A new flu vaccine candidate combines proteins from 8 different influenza strains.
While annual flu vaccinations help protect against severe cases, their effectiveness can fluctuate, and they may not always correspond to the most aggressive strains for that season. The concept of a universal flu vaccine that would provide protection against all variants, ideally lasting longer than a single season, remains a challenging goal.
Recent research featured in the Journal of Virology indicates that progress is being made in this area. Scientists from Cleveland Clinic’s Lerner Research Institute have announced that their universal flu vaccine candidate, tested in animal models, triggered a robust immune response and shielded against serious infection after exposure to the virus. This recent study builds on earlier, promising experiments conducted on mice by the same research team led by Ted M. Ross, Ph.D., who oversees Global Vaccine Development at Cleveland Clinic.
According to virologist Naoko Uno, Ph.D., who led this new research, the team aims to begin human clinical trials within the next 1-3 years. “We are focused on creating a vaccine that can provide protection across multiple flu seasons, not just one, and against all strains that affect humans,” she explained.
There are 4 known types of influenza viruses, but the most considerable threats to humans come from Influenza A and Influenza B. Current seasonal flu vaccines typically contain proteins from 3 or 4 subtypes of these viruses, such as H1N1, H3N2, and IBV. However, the rapid mutation of the virus makes it challenging to predict which strains will be most dangerous, turning the selection of vaccine components into a guessing game.
To tackle this, researchers in Ross’ laboratory developed their new vaccine using a technique called COBRA, which stands for Computationally Optimized Broadly Reactive Antigens. They started by accessing thousands of genetic sequences of virulent influenza strains from an online database, spanning different seasons. They then digitally analyzed these sequences to pinpoint conserved amino acids—the essential components of proteins—across various viruses and over time.
The researchers identified groups of proteins for various subtypes. In order to create a more effective vaccine, Uno mentioned that the team selected 8 proteins from previous studies known to generate a lasting immune response. “We narrowed it down to determine which proteins are the most effective across multiple seasons and stimulate a broadly reactive antibody response,” she stated. “It’s akin to assembling a ‘greatest hits’ album; we want to include only the top performers in the vaccine.”
These top proteins included selections from both H1 and H3 strains of influenza, but also encompassed proteins from H2, H5, and H7 viruses, which many individuals lack antibodies against. Some of these have the potential to cause pandemics, as pointed out by Uno. Historical outbreaks of bird flu, such as H5N1, have resulted in significant human mortality, and as of March 2024, this virus was detected in dairy cows in Texas. Since then, four individuals who work with these cattle have been diagnosed, and the virus has spread across numerous herds in various states, as well as to other species like sea lions, birds, cats, and alpacas.

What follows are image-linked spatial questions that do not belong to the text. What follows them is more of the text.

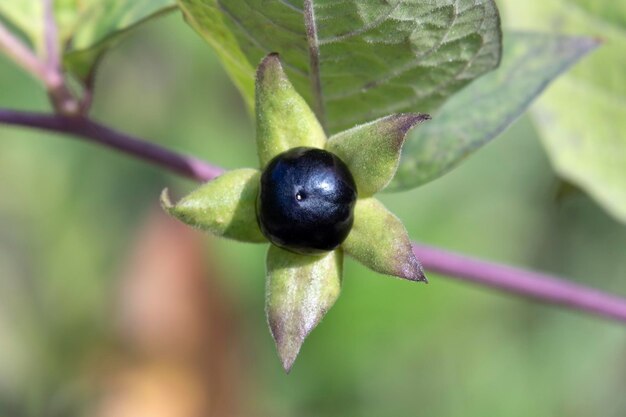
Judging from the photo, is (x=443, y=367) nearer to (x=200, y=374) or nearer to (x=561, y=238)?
(x=561, y=238)

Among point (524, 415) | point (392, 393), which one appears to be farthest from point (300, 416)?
point (524, 415)

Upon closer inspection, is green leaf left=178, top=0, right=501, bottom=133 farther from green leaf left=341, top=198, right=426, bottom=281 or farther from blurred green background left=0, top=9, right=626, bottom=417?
blurred green background left=0, top=9, right=626, bottom=417

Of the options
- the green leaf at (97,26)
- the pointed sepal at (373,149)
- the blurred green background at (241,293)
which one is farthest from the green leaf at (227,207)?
the blurred green background at (241,293)

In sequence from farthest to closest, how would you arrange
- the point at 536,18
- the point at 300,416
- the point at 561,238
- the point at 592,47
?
the point at 561,238 → the point at 300,416 → the point at 536,18 → the point at 592,47

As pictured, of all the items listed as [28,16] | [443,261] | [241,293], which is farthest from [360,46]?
[241,293]

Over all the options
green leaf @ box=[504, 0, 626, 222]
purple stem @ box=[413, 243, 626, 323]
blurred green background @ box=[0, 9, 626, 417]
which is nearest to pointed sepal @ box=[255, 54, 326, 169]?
purple stem @ box=[413, 243, 626, 323]

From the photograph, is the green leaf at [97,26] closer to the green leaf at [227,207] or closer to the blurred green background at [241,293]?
the green leaf at [227,207]

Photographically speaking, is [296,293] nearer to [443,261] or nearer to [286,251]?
[286,251]
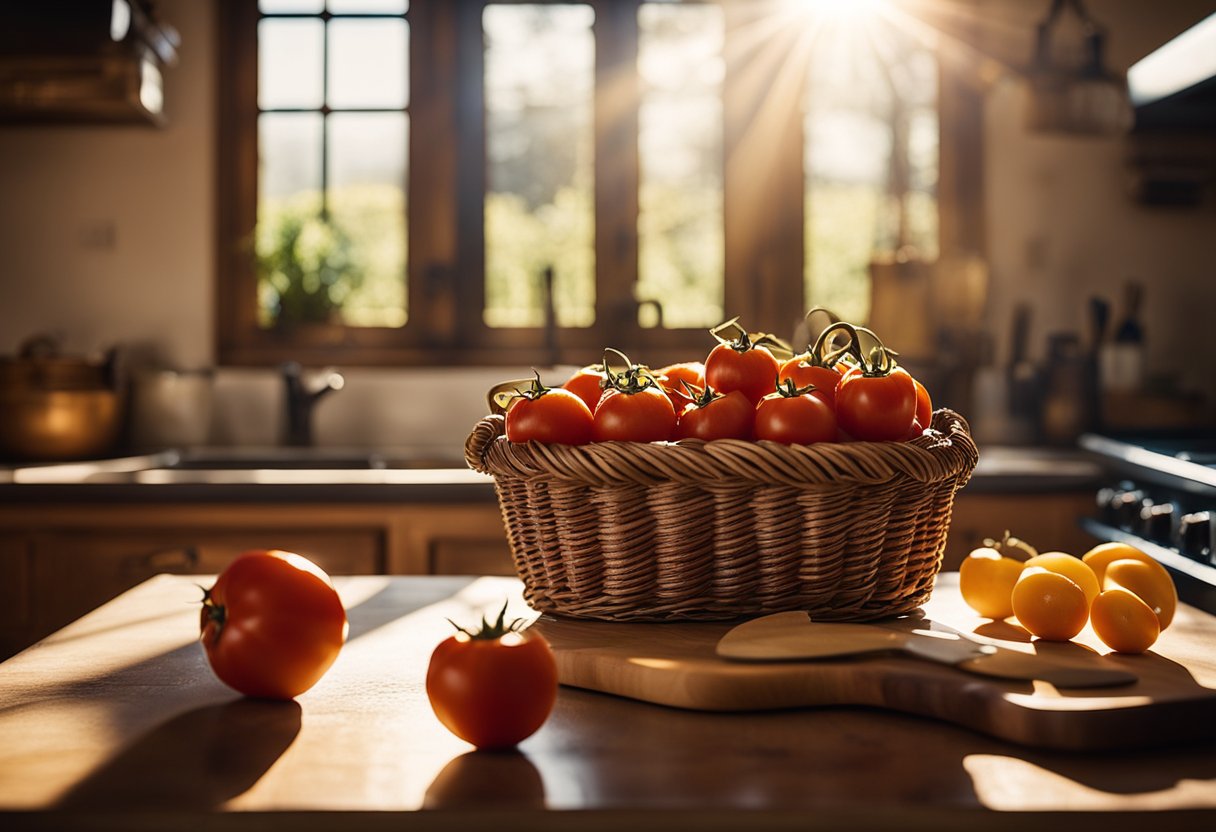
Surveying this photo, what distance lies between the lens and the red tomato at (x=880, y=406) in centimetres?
95

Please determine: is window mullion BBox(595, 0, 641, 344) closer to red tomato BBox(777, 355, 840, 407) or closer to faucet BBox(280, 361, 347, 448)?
faucet BBox(280, 361, 347, 448)

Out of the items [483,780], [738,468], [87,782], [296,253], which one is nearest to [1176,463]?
[738,468]

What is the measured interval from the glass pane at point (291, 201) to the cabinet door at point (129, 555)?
0.94 meters

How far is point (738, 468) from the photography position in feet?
2.91

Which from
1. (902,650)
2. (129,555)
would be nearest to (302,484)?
(129,555)

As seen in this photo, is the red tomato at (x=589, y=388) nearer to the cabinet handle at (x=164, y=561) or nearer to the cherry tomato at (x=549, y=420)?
the cherry tomato at (x=549, y=420)

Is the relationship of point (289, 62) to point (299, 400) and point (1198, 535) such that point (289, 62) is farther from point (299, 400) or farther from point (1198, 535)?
point (1198, 535)

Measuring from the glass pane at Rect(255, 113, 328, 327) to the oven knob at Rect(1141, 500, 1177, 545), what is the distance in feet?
6.79

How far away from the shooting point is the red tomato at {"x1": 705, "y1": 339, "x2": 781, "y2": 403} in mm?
1035

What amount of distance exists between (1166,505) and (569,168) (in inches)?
71.0

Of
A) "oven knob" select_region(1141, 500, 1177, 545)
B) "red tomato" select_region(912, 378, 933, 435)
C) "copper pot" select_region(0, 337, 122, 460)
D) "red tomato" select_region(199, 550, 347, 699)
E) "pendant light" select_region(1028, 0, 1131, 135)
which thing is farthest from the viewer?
"copper pot" select_region(0, 337, 122, 460)

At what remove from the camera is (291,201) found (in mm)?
3039

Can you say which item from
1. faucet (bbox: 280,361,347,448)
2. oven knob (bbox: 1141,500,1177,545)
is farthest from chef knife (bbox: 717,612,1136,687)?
faucet (bbox: 280,361,347,448)

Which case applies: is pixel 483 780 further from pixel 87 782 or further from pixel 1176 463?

“Our H5 vaccine has demonstrated its effectiveness against many different clades,” UNO stated.
In their latest study, the Cleveland Clinic researchers administered the vaccine candidate intranasally. Blood tests revealed that four weeks later, the animals had developed antibodies against the virus, and they showed protection against infection when exposed to the pathogen.
Currently, Ross is spearheading efforts in the U.S. to advance testing of the vaccine candidate, while Uno collaborates with scientists in India and the European Union for an international initiative.
Uno emphasized that the COBRA technique is not confined to designing recombinant proteins for influenza; it could also be applied to analyze mRNA or other biomolecules. Furthermore, it may be used to develop vaccines for viral diseases such as dengue. “This approach has far-reaching applications across various viruses,” she noted.